## PROVIDED DATA

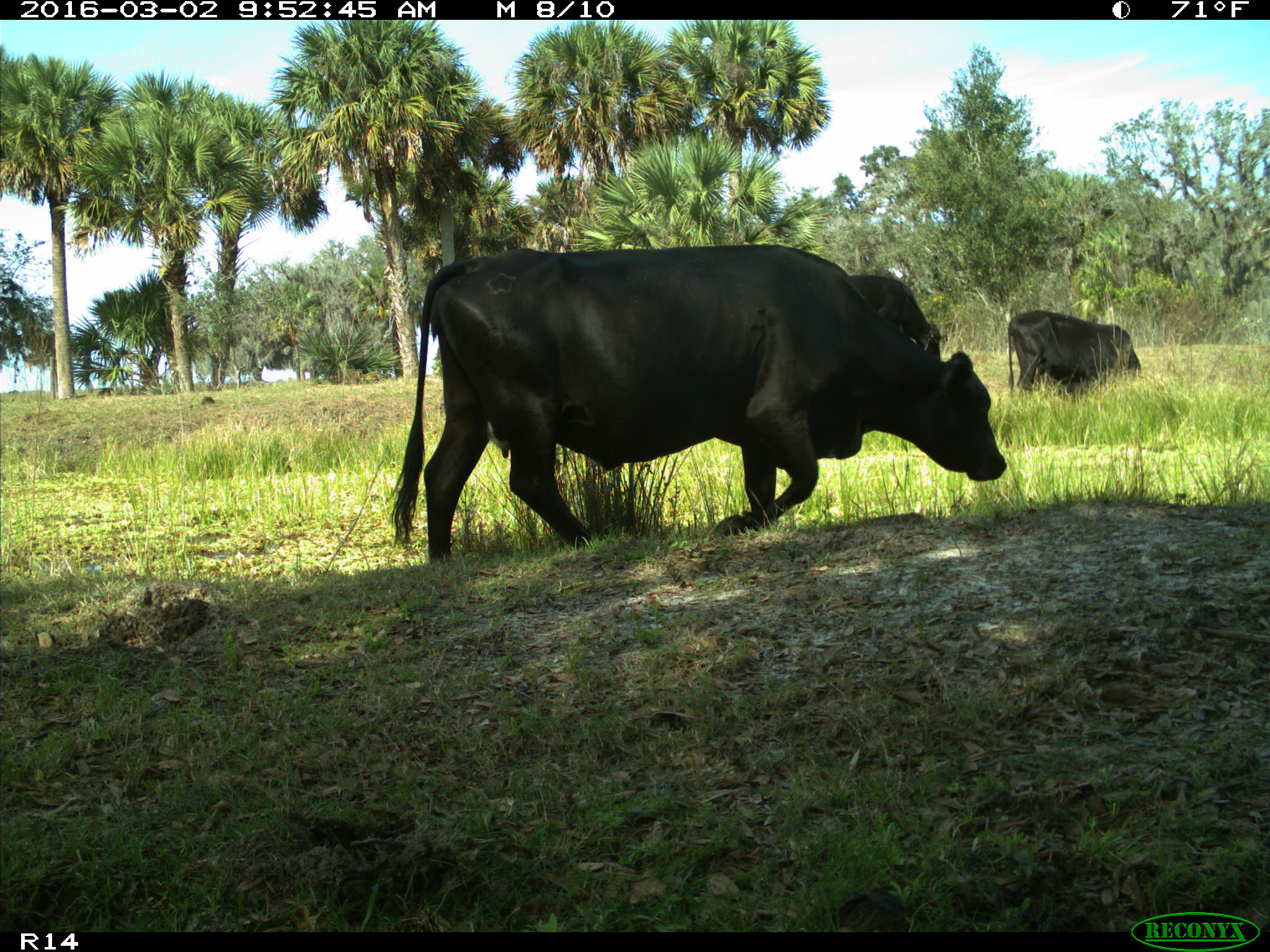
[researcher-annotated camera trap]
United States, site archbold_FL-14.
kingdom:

## WHAT NEEDS TO BE DONE
Transcribe every line of the data exactly. No pictures go in the copy.

## REPLY
[researcher-annotated camera trap]
United States, site archbold_FL-14.
kingdom:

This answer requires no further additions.